Although several technologies are available nowadays, most label printers use thermal techniques (heat application) in order to print. The way heat is applied -and where it is applied- is what makes the difference regarding these technologies.

Direct Thermal Label Printers (DTPs) use a thermal print head to print the image directly on the label. During that process thermal paper –heat sensitive paper- is exposed to controlled heat application in order to create the desired image. Thermal paper reacts with heat turning black (or red, depending on heat levels and paper characteristics) and that way the image is printed in the paper. Conventional label printers use thermal print heads to transmit heat into the thermo-sensible paper. In is important to mention that thermal paper is very sensitive to heat on the long run so printed material obtained with this technology is not very long lasting. Nevertheless, compared to other technologies DTP printing is relatively cheap.

Thermal Transfer Label Printers (TTPs) use ink ribbons to transfer images into the label. During the process the ink ribbons are melted over the surface on which the printing is taking place (labels in this particular case). Ink ribbons are usually made of different types of wax or resin materials, depending on specific printing requirements. TTP lasts much longer than DTP printed material but it is more expensive on the other hand. The most common use for label printers that use TTP technology is for bar code printing given that bar code labels require being durable and resilient.

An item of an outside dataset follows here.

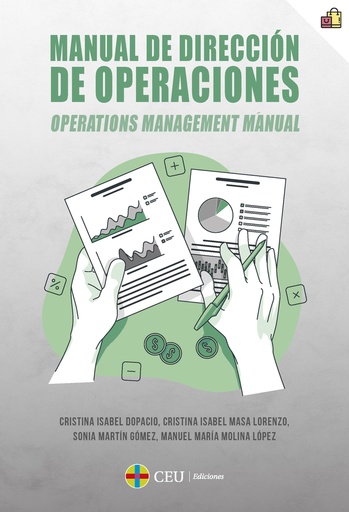 [9788419976451] MANUAL DE DIRECCION DE OPERACIONES. OPERATIONS MANAGEMENT MANUAL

There are several types of label printers available on the market. Desktop label printers, the cheapest and more commonly used, are designed for light to medium duty usage and are the one most commonly found in offices and retail shops. Commercial label printers usually hold larger stock rolls, and are capable of handling medium work loads and are almost as silent as the desktop printers. On the other hand, industrial label printers are designed for heavy duty work and are usually used in factories, distribution centres and huge warehouses. They can handle enormous amounts of work and a great speed but tend to be much noisier than their smaller counterparts.